TASK GOAL. What is needed is an exact copy of the entries below, from the line that contains "Considering what is" through the final line, both included, and nothing else.
## Start ENTRIES SUPPLIED
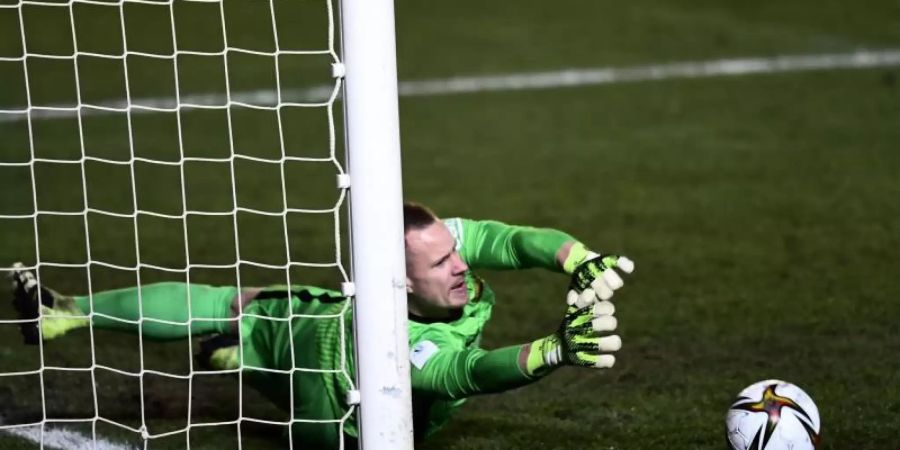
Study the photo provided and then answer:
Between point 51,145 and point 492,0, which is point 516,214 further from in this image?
point 492,0

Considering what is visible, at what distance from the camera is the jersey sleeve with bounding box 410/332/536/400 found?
376cm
## End ENTRIES SUPPLIED
TASK OUTPUT.
Considering what is visible, at what distance from the camera is the jersey sleeve with bounding box 410/332/536/400 found?
376cm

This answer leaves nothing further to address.